Following upon the remembrance of these violent crimes, so much the more
worthy of condemnation since they were the work of a woman, who, in order
to abandon herself to them, was forced to begin by trampling under foot
all the gentle and modest virtues of her sex, I find recorded in my notes
an act of fidelity and conjugal tenderness which well deserved a better
result. The wife of an infantry colonel, unwilling to be parted from her
husband, followed the march of his regiment in a coach, and on the days
of battle mounted a horse and kept herself as near as possible to the
line. At Friedland she saw the colonel fall, pierced by a ball, hastened
to him with her servant, carried him from the ranks, and bore him away in
an ambulance, though too late, for he was already dead. Her grief was
silent, and no one saw her shed a tear.
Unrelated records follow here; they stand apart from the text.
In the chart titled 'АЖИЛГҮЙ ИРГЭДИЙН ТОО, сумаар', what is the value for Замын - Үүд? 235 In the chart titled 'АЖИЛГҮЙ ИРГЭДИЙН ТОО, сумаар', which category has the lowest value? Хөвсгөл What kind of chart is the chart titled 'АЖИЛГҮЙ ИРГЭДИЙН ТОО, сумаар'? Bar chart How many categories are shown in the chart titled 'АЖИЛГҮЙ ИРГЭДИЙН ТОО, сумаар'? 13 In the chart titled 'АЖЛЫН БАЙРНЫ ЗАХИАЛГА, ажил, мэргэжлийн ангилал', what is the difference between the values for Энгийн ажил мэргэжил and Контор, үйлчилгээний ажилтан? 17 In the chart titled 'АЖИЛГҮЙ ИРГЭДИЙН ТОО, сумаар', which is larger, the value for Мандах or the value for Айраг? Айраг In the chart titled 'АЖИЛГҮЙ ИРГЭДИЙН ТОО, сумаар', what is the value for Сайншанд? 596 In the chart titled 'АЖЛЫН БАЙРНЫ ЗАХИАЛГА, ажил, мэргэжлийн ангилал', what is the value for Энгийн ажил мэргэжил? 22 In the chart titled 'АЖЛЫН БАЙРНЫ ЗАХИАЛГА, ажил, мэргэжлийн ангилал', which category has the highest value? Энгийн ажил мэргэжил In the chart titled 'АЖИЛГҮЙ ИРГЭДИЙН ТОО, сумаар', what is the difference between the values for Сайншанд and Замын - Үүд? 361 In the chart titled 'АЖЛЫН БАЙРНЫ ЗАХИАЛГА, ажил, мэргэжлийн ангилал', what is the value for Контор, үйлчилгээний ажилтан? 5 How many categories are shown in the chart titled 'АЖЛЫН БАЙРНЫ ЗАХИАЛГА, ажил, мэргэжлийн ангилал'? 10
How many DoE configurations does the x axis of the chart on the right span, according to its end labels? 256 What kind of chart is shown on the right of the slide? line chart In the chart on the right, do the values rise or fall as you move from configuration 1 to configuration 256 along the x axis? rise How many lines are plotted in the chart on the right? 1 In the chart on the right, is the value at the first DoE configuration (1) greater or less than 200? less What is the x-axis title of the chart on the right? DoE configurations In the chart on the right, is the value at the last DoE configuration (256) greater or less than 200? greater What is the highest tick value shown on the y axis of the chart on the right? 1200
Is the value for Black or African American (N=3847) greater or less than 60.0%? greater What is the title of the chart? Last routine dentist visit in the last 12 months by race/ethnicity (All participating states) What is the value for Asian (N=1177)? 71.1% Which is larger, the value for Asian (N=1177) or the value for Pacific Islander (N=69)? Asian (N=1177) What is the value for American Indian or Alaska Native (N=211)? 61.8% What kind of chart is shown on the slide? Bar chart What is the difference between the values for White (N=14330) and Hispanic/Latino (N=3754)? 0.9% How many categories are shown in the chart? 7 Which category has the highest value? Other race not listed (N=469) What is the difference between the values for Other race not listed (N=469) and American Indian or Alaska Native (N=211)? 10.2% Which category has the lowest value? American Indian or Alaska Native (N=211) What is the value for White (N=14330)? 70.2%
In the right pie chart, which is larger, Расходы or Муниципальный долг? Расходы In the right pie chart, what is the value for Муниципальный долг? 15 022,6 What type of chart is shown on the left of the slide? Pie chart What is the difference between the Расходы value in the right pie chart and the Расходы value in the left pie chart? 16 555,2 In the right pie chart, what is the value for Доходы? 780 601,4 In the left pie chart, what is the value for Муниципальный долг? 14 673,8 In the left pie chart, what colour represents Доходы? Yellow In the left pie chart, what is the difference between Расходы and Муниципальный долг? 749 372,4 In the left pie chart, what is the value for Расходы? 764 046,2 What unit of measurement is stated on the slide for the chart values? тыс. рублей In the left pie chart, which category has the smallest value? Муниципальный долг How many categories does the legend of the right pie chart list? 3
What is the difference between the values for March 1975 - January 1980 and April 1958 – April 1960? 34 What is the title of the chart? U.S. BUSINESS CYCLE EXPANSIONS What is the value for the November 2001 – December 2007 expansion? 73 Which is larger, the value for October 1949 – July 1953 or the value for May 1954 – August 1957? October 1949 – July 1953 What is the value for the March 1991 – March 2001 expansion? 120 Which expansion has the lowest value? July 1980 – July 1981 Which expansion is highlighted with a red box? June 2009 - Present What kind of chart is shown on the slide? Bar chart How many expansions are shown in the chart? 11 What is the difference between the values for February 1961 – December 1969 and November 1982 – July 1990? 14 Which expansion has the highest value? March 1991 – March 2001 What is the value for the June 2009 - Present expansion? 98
She offered her purse to a
surgeon, and begged him to embalm her husband's corpse, which was done as
well as possible under the circumstances; and she then had the corpse
wrapped in bandages, placed in a box with a lid, and put in a carriage,
and seating herself beside it, the heart-broken widow set out on her
return to France. A grief thus repressed soon affected her mind; and at
each halt she made on the journey, she shut herself up with her precious
burden, drew the corpse from its bog, placed it on a bed, uncovered its
face, and lavished on it the most tender caresses, talking to it as if it
was living, and slept beside it. In the morning she replaced her husband
in the box, and, resuming her gloomy silence, continued her route. For
several days her secret remained unknown, and was discovered only a few
days before she reached Paris.

The body had not been embalmed in such a manner as to preserve it long
from decay; and this soon reached such a point, that, when she arrived at
an inn, the horrible odor from the box aroused suspicion, and the unhappy
wife's room was entered that evening, and she was found clasping in her
arms the already sadly disfigured corpse of her husband. "Silence," she
cried to the frightened innkeeper. "My husband is asleep, why do you
come to disturb his glorious rest?" With much difficulty the corpse was
removed from the arms of the insane woman who had guarded it with such
jealous care, and she was conveyed to Paris, where she afterward died,
without recovering her reason for an instant.